Fructose malabsorption is a medically recognized disease. What we know so far is that in individuals suffering from fructose malabsorption, some percentage of the fructose that is consumed never gets absorbed by the gut. The disease is characterized by a deficiency in the fructose transporters of the small intestine, the major site of nutrient absorption in the gastrointestinal tract (GI). Fructose transporter deficiency leads to greater amounts of unabsorbed fructose in the large intestine which provides increased substrate for gut bacterial fermentation. The physiological consequences of fructose malabsorption involve increased gases including hydrogen, carbon dioxide and methane. The abnormal increase in hydrogen is detectable with the hydrogen breath test. A number of other symptoms are possible involving changes in GI motility, function, and decreased tryptophan, folic acid, and zinc in the blood. According to our present knowledge of the disease, no other symptoms are described as being associated with this disease. The possibility that elevated fructose in the small intestines results in reactivity between fructose and dietary proteins remains unresearched. The possibility that unabsorbed fructose may contribute to the formation of digestion resistant protein fragments capable of eliciting an auto-immune response remains to be tested and researched.

The liver has been identified as the primary site of the majority of dietary fructose metabolism.
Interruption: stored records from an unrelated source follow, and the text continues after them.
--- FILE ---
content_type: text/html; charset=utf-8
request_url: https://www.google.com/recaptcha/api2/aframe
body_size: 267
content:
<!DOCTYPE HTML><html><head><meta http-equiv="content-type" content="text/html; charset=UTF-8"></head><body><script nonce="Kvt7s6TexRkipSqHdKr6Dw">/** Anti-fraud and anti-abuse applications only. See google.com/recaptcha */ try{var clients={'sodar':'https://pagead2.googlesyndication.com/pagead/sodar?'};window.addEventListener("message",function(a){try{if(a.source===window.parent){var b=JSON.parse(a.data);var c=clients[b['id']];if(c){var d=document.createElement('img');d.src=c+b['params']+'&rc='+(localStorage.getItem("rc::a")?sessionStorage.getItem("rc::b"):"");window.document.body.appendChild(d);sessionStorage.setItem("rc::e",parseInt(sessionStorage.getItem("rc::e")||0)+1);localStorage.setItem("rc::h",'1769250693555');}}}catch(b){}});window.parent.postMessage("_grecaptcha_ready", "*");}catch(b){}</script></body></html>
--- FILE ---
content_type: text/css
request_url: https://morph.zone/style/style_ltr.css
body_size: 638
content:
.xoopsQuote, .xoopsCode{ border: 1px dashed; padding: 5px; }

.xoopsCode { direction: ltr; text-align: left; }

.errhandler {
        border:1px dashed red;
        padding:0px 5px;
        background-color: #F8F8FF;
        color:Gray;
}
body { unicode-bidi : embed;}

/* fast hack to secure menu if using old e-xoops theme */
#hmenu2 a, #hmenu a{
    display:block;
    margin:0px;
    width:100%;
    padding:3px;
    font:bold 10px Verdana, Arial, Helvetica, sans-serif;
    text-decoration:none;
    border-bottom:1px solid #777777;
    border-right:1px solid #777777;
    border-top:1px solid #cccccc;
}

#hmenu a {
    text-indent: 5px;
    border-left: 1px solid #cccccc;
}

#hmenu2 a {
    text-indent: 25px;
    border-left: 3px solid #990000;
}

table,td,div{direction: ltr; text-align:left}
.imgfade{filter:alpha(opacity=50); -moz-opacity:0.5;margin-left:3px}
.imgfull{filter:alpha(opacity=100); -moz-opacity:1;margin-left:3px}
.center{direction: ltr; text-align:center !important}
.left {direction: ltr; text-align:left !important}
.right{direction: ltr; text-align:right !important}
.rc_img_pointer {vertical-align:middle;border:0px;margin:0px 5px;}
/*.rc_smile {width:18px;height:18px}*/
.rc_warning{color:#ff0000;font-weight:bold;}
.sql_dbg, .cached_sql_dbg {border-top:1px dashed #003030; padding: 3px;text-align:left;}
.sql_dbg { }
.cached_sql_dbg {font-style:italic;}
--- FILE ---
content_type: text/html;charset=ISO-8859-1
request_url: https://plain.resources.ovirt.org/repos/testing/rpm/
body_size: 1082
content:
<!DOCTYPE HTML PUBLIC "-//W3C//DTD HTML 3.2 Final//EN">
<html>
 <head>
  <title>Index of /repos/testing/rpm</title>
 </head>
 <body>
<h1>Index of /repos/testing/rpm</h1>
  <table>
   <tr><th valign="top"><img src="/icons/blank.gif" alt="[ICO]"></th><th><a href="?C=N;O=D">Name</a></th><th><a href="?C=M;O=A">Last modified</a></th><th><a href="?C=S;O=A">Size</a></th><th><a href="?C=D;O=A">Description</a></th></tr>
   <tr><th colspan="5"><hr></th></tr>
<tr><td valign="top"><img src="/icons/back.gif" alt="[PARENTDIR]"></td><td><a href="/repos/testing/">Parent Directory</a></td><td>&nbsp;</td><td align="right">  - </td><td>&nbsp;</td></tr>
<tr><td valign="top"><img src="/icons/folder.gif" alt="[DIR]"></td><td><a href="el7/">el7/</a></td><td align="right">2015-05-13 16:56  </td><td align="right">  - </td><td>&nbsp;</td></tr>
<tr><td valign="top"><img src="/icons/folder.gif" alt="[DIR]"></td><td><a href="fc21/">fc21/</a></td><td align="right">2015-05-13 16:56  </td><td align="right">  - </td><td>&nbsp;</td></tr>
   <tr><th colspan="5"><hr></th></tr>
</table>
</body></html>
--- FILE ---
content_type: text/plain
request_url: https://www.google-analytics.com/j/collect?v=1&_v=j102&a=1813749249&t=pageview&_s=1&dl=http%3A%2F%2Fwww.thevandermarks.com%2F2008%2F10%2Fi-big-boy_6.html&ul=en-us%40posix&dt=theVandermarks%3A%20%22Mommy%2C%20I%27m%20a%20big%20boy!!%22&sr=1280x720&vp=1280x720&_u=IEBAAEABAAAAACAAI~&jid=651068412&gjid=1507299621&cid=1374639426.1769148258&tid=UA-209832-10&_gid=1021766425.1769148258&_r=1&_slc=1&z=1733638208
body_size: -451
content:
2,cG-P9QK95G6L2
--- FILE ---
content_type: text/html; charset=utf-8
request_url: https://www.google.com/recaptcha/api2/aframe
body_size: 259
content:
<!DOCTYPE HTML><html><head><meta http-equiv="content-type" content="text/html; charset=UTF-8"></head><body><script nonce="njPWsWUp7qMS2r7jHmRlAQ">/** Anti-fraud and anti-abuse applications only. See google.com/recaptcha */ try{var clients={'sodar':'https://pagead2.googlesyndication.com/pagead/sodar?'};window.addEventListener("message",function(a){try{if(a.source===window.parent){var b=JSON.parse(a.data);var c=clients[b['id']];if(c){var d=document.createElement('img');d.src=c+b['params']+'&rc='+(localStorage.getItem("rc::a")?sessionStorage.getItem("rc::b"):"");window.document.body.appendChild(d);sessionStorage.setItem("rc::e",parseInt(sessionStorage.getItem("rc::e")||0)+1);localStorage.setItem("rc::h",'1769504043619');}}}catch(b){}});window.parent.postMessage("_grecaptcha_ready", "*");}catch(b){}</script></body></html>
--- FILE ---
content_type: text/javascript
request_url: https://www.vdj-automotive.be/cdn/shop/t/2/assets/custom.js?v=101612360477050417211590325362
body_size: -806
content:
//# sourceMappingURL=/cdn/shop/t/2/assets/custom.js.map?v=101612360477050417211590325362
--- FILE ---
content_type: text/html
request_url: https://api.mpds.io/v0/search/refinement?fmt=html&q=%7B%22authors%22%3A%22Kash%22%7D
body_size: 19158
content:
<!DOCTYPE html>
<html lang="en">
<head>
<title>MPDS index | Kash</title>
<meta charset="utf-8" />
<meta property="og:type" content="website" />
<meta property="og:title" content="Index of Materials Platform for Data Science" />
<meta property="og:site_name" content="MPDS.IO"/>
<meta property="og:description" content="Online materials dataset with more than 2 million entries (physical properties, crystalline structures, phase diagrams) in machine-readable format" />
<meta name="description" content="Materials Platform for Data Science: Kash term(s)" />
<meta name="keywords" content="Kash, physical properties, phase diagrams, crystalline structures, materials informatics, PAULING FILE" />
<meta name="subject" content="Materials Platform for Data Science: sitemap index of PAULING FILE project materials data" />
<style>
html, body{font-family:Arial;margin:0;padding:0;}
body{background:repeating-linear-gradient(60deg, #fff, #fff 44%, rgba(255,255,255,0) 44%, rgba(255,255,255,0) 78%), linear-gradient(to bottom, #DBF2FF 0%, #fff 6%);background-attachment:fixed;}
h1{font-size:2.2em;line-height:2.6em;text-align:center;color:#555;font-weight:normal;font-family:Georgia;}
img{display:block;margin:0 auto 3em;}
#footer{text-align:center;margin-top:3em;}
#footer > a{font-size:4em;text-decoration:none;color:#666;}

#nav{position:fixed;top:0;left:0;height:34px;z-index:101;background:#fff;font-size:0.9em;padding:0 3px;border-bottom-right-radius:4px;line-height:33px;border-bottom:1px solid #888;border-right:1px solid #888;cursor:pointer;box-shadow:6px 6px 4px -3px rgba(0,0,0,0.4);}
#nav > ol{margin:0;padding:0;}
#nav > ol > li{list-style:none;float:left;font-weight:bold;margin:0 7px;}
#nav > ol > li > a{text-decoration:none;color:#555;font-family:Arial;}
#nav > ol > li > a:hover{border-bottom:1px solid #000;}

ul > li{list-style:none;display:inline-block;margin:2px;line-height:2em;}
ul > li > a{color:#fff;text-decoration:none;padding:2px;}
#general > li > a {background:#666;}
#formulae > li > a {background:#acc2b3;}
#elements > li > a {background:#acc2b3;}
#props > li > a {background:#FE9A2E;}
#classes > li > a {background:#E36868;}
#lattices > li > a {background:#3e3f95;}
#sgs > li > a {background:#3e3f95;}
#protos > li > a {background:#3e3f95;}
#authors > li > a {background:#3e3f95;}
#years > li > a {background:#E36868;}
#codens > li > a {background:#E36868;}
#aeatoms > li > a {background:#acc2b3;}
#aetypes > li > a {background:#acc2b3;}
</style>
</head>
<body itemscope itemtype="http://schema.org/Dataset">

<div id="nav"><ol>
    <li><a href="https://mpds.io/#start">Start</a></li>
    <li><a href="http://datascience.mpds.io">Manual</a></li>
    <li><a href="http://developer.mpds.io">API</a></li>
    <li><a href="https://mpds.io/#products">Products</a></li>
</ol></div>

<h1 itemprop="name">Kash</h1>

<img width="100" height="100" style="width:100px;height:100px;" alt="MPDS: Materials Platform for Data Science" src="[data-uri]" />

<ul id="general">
Fatty liver disease has been reported to be a risk factor for individuals consuming large amounts of fructose. A focus by the corn refiners association on the "sameness" of fructose metabolism, whether it originates from high fructose corn syrup or sugar appears self serving. This skewed focus has come at the expense of further research into the role of fructose malabsorption in chronic disease and auto-immune reactivity. Yes, the cellular mechanisms of metabolism of fructose are the same whether the fructose being metabolised originates from high fructose corn syrup or sugar. But the better question may in fact be, "why haven't we paid closer attention to the scientific data on fructose malabsorption rates in the general population?" And why have we not researched its impact in children? Sugar is made of equal amounts of glucose and fructose that transport together. There is no excess-free-fructose in sugar. This is likely the reason why fructose malabsorbers do not exhibit symptoms of fructose malabsorption when consuming sugar, but do exhibit symptoms of malabsorption including gas, bloating, and abdominal pain when consuming fructose in excess of glucose as occurs with HFCS. As detailed above, data suggest that at levels as low as 12.5 grams of fructose, 10% of otherwise healthy adults exhibit symptoms of malabsorption. At 25 grams, 30% of adults are malabsorbers. Current estimates are that Americans consume about 100 grams per day of high fructose corn syrup. If the HFCS formula in foods is 55% fructose as the industry suggests, daily excess-free-fructose consumed is approximately 10 grams. If the formula is 65% fructose as measured by independent laboratories, daily excess-free-fructose consumption is closer to 32 grams.